##### AVAILABLE RECORDS #####

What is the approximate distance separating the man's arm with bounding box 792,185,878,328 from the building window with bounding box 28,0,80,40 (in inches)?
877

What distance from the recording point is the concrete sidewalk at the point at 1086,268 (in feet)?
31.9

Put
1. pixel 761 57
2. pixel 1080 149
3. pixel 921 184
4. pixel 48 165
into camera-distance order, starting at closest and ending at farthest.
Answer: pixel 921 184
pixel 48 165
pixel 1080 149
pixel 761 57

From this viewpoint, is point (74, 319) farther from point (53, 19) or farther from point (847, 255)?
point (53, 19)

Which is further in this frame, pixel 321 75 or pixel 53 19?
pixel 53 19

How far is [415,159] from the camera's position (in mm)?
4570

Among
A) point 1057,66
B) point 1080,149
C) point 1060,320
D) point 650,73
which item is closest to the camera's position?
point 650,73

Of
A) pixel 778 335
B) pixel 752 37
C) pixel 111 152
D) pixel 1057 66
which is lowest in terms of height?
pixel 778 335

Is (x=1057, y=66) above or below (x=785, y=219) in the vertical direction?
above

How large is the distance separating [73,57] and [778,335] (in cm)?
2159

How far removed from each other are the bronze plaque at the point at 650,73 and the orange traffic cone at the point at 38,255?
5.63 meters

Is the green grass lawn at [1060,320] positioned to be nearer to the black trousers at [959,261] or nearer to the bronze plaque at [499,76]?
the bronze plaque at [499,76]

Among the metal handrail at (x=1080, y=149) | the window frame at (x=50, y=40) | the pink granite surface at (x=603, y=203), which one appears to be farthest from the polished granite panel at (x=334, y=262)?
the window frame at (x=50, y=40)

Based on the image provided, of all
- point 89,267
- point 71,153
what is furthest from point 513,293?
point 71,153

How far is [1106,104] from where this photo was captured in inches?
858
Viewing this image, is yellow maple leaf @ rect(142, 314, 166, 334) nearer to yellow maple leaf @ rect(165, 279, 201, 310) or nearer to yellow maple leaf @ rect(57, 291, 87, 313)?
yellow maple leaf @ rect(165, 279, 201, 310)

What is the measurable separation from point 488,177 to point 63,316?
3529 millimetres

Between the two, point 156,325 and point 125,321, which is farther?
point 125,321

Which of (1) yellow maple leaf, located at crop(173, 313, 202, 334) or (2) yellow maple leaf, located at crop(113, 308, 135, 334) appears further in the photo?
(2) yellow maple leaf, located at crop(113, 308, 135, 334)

#####

**WRITTEN TASK**.
Can you copy out, word for word, every line of the records from the line containing "Which of (1)" through the end of the records?

**EXERCISE SOLUTION**.
Which of (1) yellow maple leaf, located at crop(173, 313, 202, 334) or (2) yellow maple leaf, located at crop(113, 308, 135, 334) appears further in the photo?
(2) yellow maple leaf, located at crop(113, 308, 135, 334)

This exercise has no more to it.